### EXERCISE PROMPT
Each line containing the string "South" should be copied out of the entries.

### MATERIAL SUPPLIED
== Segment start ==

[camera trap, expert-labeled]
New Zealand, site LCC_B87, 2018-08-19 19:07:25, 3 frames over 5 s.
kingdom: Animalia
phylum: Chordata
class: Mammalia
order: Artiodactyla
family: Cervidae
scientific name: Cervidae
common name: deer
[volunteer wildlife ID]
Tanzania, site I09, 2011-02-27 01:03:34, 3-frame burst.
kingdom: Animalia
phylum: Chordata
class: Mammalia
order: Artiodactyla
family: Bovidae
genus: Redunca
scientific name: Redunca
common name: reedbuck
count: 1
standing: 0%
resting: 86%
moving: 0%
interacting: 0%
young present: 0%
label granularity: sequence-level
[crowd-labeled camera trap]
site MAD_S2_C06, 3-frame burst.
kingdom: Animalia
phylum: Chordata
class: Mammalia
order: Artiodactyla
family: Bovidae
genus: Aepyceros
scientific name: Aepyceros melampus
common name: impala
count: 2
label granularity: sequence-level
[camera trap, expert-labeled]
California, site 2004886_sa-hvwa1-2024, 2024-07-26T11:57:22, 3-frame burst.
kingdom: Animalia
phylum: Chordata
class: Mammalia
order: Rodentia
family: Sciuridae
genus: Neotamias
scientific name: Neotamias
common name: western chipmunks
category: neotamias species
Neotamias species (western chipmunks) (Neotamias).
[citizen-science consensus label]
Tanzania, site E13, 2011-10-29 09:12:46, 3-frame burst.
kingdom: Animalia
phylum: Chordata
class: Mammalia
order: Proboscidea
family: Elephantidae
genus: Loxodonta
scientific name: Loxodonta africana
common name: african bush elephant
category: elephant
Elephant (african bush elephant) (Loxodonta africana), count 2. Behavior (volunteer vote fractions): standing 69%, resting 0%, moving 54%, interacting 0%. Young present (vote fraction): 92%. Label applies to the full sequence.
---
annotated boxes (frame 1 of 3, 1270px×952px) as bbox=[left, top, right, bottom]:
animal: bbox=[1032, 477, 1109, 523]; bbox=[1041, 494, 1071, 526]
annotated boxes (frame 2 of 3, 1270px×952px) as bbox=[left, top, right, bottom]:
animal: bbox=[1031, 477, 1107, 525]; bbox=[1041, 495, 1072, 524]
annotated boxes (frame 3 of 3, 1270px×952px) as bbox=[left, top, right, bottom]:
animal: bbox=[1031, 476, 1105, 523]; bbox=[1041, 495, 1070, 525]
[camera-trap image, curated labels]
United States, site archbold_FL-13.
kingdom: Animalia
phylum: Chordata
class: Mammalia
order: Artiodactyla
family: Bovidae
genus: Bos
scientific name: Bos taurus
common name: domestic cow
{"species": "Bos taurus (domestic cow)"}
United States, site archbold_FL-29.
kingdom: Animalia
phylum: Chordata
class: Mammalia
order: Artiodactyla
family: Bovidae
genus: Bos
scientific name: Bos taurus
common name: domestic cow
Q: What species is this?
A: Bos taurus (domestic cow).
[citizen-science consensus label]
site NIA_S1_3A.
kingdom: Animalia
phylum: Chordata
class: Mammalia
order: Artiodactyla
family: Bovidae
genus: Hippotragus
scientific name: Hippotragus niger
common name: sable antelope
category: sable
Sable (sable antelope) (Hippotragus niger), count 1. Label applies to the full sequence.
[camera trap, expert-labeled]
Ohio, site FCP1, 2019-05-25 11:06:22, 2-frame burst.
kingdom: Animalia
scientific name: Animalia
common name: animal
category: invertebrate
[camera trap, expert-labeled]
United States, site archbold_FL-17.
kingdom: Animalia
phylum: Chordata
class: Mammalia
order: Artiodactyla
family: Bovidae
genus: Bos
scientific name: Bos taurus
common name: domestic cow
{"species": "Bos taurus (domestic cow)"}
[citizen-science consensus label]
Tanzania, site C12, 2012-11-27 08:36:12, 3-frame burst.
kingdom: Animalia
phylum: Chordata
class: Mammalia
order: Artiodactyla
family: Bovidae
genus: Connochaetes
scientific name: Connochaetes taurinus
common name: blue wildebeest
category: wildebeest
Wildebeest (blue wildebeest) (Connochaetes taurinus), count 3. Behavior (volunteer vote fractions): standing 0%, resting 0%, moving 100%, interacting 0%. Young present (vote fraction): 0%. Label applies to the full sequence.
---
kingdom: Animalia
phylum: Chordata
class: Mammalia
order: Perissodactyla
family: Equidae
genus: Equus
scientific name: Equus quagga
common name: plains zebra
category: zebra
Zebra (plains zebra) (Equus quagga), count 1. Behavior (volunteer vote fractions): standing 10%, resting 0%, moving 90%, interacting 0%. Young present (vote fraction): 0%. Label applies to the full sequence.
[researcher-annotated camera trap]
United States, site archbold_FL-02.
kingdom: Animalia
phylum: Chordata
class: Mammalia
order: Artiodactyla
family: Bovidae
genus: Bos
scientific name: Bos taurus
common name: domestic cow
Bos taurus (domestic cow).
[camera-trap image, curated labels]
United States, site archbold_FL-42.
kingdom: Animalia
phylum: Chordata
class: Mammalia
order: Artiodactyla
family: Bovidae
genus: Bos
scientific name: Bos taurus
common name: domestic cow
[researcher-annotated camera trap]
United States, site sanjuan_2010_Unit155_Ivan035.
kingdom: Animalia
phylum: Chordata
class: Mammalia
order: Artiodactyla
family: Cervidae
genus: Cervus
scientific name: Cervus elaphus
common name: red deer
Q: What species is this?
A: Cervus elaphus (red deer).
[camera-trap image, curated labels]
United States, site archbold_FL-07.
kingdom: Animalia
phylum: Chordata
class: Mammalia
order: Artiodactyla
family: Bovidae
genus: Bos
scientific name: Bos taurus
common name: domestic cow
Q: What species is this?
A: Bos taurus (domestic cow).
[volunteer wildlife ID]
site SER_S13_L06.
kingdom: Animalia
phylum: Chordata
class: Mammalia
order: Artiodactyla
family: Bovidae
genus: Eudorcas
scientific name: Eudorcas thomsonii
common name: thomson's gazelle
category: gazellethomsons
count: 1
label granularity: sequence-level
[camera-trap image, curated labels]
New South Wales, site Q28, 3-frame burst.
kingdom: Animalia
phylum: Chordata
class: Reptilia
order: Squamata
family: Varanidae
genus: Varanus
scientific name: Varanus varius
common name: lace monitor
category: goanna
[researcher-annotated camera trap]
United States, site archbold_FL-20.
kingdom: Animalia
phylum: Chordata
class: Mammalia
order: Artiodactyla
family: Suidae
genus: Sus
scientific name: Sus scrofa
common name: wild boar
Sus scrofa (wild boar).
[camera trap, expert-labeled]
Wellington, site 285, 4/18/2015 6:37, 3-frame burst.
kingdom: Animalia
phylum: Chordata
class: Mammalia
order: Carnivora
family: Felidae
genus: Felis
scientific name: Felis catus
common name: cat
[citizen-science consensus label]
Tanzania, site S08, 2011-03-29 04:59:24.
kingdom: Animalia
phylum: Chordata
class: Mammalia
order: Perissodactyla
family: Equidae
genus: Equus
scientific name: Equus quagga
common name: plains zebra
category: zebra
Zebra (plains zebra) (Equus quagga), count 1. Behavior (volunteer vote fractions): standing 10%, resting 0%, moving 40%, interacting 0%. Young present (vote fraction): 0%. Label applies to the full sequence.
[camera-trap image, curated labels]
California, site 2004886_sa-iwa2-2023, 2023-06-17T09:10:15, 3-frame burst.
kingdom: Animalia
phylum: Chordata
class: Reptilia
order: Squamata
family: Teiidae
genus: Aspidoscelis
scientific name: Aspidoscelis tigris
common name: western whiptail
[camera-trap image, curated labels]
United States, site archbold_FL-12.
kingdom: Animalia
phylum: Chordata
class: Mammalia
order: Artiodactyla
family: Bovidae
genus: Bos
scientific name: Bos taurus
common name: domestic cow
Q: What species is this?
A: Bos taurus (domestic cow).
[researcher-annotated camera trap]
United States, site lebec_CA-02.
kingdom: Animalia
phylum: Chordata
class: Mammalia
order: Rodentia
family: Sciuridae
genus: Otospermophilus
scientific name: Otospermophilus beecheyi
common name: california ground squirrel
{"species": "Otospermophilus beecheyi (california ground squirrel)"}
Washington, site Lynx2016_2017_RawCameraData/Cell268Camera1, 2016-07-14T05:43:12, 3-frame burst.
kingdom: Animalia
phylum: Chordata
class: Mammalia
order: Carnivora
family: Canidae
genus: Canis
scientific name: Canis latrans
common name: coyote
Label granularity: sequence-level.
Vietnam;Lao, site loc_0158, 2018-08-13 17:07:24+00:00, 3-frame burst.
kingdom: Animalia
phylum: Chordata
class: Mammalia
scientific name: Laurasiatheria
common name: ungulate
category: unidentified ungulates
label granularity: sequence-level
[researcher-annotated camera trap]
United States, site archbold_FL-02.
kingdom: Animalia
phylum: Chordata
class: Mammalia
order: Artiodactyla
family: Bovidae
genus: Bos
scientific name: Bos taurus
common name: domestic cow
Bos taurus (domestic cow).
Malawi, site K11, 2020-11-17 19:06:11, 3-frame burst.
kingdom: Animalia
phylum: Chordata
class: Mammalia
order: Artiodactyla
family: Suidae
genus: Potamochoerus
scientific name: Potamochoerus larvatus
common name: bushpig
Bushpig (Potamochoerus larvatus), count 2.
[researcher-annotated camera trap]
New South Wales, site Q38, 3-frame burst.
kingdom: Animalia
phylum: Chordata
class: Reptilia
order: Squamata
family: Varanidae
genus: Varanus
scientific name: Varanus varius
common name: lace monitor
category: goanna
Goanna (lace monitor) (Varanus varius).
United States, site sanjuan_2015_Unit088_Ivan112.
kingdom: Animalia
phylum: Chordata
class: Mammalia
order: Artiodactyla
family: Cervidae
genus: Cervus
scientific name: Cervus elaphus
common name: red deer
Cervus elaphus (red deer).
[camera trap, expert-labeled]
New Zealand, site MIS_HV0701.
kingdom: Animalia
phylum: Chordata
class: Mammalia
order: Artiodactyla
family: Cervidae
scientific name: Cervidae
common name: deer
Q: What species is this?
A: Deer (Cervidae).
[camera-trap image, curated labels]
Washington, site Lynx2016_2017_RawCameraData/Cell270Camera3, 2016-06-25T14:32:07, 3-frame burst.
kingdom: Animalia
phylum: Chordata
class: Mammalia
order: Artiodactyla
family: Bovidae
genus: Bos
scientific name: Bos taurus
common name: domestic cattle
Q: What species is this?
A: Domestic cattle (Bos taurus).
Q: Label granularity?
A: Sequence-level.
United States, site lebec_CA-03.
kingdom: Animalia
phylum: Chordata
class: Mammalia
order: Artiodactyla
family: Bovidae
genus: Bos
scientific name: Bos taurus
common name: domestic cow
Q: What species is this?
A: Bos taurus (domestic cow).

== Segment end ==

### TASK RESPONSE
New South Wales, site Q28, 3-frame burst.
New South Wales, site Q38, 3-frame burst.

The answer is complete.